Иначе ты не подпустишь ближе.
Глава 19
Вашингтон, округ Колумбия
Я сижу на неудобном металлическом стуле, опустив голову и разглядывая свои перебинтованные ладони, каждое движение которыми причиняет тянущую боль. Раны на них начинают заживать и мне до ужаса хочется освободиться от повязок, чтобы как следует почесать место порезов-напоминаний о произошедших событиях. Я знаю, что буквально через несколько секунд откроется дверь и в комнату войдет агент ФБР, ведущий дело "коллекционера", и, желая проверить себя, начитаю отсчитывать шаги:
— Пять, четыре, три, два, один... — и действительно, на цифре один дверь за спиной бесшумно открывается, до меня доносится аромат кофе, свежесть мужского парфюма, а затем Михаэль ставит передо мной бумажный стаканчик, от которого идет пар, тут же смешивающийся с прозрачностью воздуха.

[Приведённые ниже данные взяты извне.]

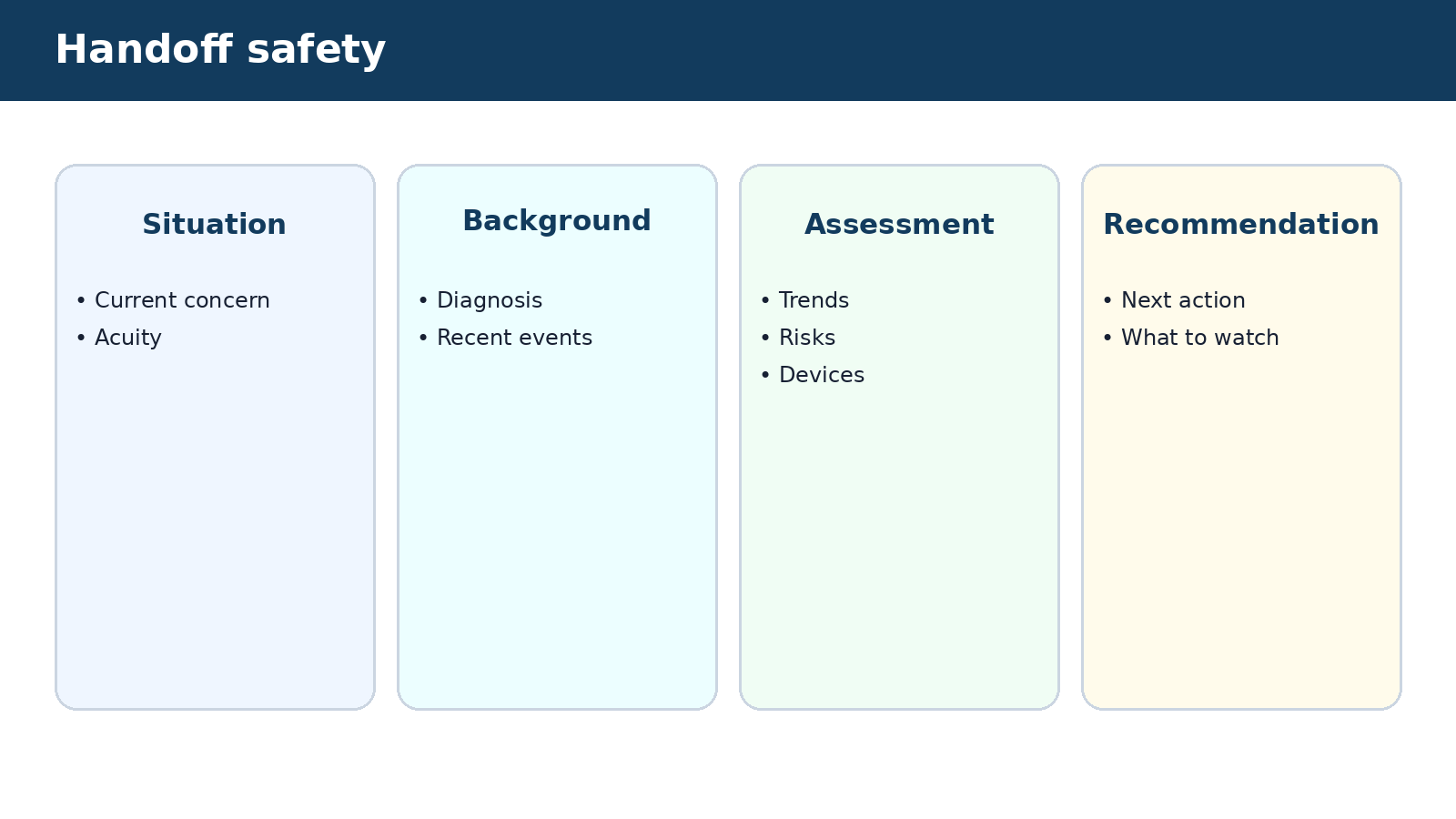 Handoff safety

Situation

• Current concern
• Acuity

Background

• Diagnosis
• Recent events

Assessment

• Trends
• Risks
• Devices

Recommendation

• Next action
• What to watch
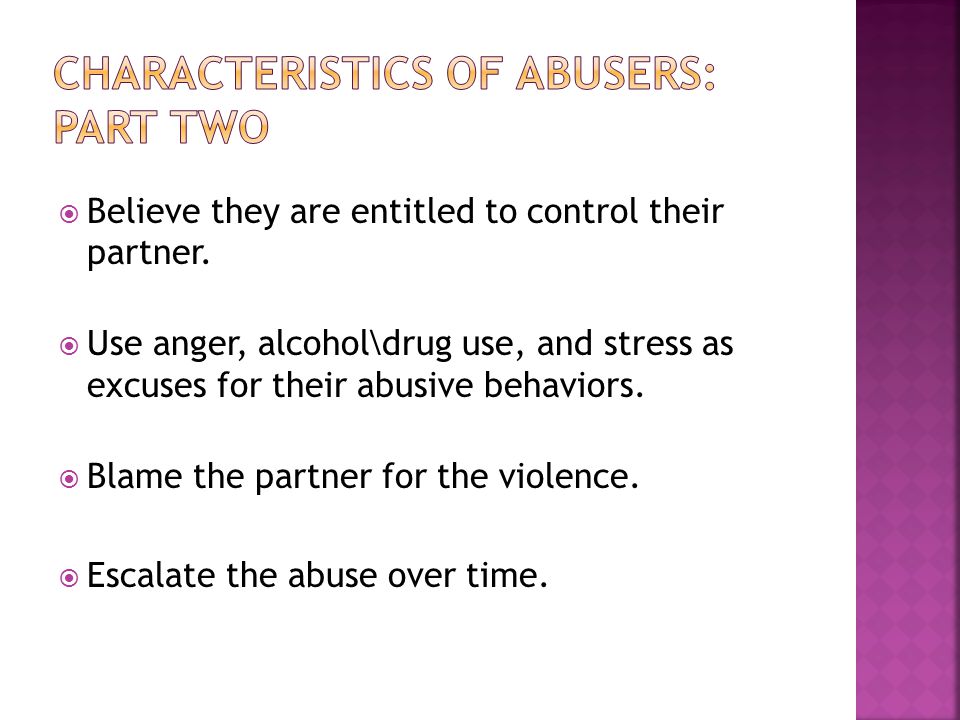 CHARACTERISTICS OF ABUSERS: PART TWO

Believe they are entitled to control their partner.

Use anger, alcohol\drug use, and stress as excuses for their abusive behaviors.

Blame the partner for the violence.

Escalate the abuse over time.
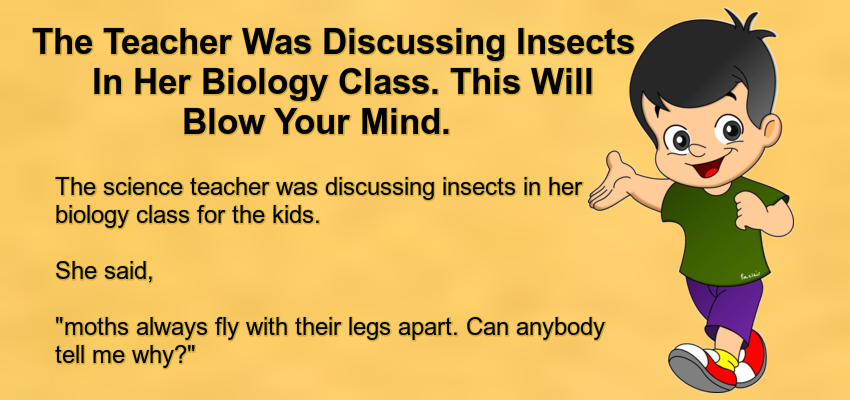 The Teacher Was Discussing Insects In Her Biology Class. This Will Blow Your Mind.

The science teacher was discussing insects in her biology class for the kids.

She said,

"moths always fly with their legs apart. Can anybody tell me why?"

— Еще горячий, — он улыбается и, намеренно держа дистанцию, стараясь не подходить ближе чем на расстояние вытянутой руки, берет стул и садится напротив. У него приглушенно-зеленые глаза с профессионально цепким взглядом, и он ненавязчиво прощупывает мое настроение, покрываясь дымкой сочувствия и, наконец, оставляя меня в покое, потому что все его внимание концентрируется на лежащих на столе бумагах. Толстая папка, которую он принес с собой, — дело моей и десятков других исковерканных и уничтоженных тобой жизней. Я всегда отвожу глаза, когда он начинает переворачивать листы бумаги с наклеенными на них фото, и мысленно умоляю его захлопнуть плотный картон, чтобы не видеть знакомые и незнакомые лица. Они остались за гранью: бледные, красивые, покрытые покрывалом смерти и уснувшие в нем навечно. — Ты не пьешь кофе? — его брови вопросительно изгибаются и губы складываются в дружелюбную улыбку, пока я молча отодвигаю стаканчик в сторону.
— И чай. Черный. От него темнеют зубы и портится кожа, — я повторяю сказанные когда-то тобой слова, и Михаэль не настаивает, только пожимает плечами и кладет руки на стол, сцепляя их в замок. Конечно, он не может не заметить, как я рефлекторно дергаюсь назад, желая избежать близости его рук, и тут же исправляется, отодвигаясь дальше от стола и возвращая мне островок безопасности. И за это я благодарна ему всем сердцем, как и за то, что он всегда держится на расстоянии, прекрасно зная мою реакцию на чужие прикосновения и близость. Собственные страхи загоняют меня в ловушку и от постоянной паранойи мне кажется, что я схожу с ума.
Такое бывает, да? Особенно, когда проходишь через ад.
— Хорошо, в следующий раз я принесу зеленый.
— Воду, можно просто воду, — я до последнего оттягиваю момент разговора, и он понимает это, позволяя мне еще чуть-чуть побыть вдали от предстоящего кошмара: вопросов, которые посыплются один за одним как только я дам свое молчаливое согласие.